Sekitar dua puluh menit kemudian, ia baru kembali mengenakan ekspresi angkuh, masuk ke kantornya sendiri, lalu memandang Lin Dexu dengan tatapan meremehkan, dan berkata perlahan, “Kau beruntung. Tuan Cui sangat menginginkan Pabrik Minuman Keras Yangjiaqiao.”

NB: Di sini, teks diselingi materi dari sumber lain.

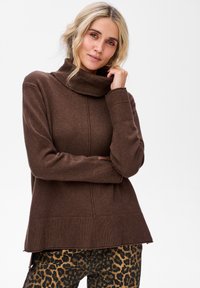 Blondynka w brązowym swetrze z wysokim kołnierzem i spodniach w panterkę, dotykająca kołnierza i patrząca w kamerę.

“Dari tawaran sebelumnya, kami siap menambah dua puluh ribu lagi. Tapi kalau kali ini kau tidak berhasil, jangan salahkan aku kalau bertindak tegas.”
Sret!
Mendengar ini, Lin Dexu benar-benar terkejut.

Ia sama sekali tak menyangka Pabrik Minuman Keras Yangjiaqiao milik Li Mingchao bisa begitu berharga.
Seratus ribu!
Dengan uang sebanyak itu, seumur hidupnya tak akan lagi kekurangan.
Jujur saja, Lin Dexu mulai tergiur.
Namun apa daya, sekalipun transaksi ini berhasil, hampir tak ada untung yang bisa ia nikmati.
Yang justru memenuhi pikirannya saat ini adalah, apa langkah yang harus ia ambil selanjutnya?
Dari sikap Cui He, ia sudah paham, perusahaan Xianglong sangat menaruh perhatian pada pabrik itu, kalau tidak mana mungkin mau keluar biaya sebesar itu?
Kalau sampai akuisisi ini berhasil, skala perusahaan Xianglong pasti akan makin besar. Waktu itu, apakah masih ada ruang hidup untuk pabrik araknya sendiri?
Qian Dajun pun merinding.
Semakin Cui He memperhatikan Pabrik Minuman Keras Yangjiaqiao, semakin ia tidak ingin transaksi ini terjadi.
Karena itulah, tatapan Lin Dexu semakin berat. Ia lalu berkata dengan sungguh-sungguh, “Tenang saja, Pak Qian, urusan ini pasti saya selesaikan dengan baik.”
“Bagus,” jawab Qian Dajun perlahan. “Kali ini ada perintah langsung dari Tuan Cui, semua jaringan dan sumber daya Xianglong bebas kau pakai, dan ada uang satu juta untukmu sebagai uang lelah.”
Lin Dexu: “……”
Hatinya kini benar-benar terpuruk.
Semakin banyak Cui He memberikan fasilitas, makin dingin pula hatinya.
Sebab dengan dukungan sebesar itu, jelas sekali betapa pentingnya akuisisi ini bagi Cui He.
Ah!
Ia hanya bisa menghela napas dalam hati, tapi wajahnya tetap tersenyum lebar. Ia pun segera meninggalkan Pabrik Minuman Keras Xianglong.
Kini ia harus memikirkan langkah selanjutnya.
Namun, apa pun yang terjadi, ia sudah bertekad dalam hati, bahwa ia harus menggagalkan urusan ini!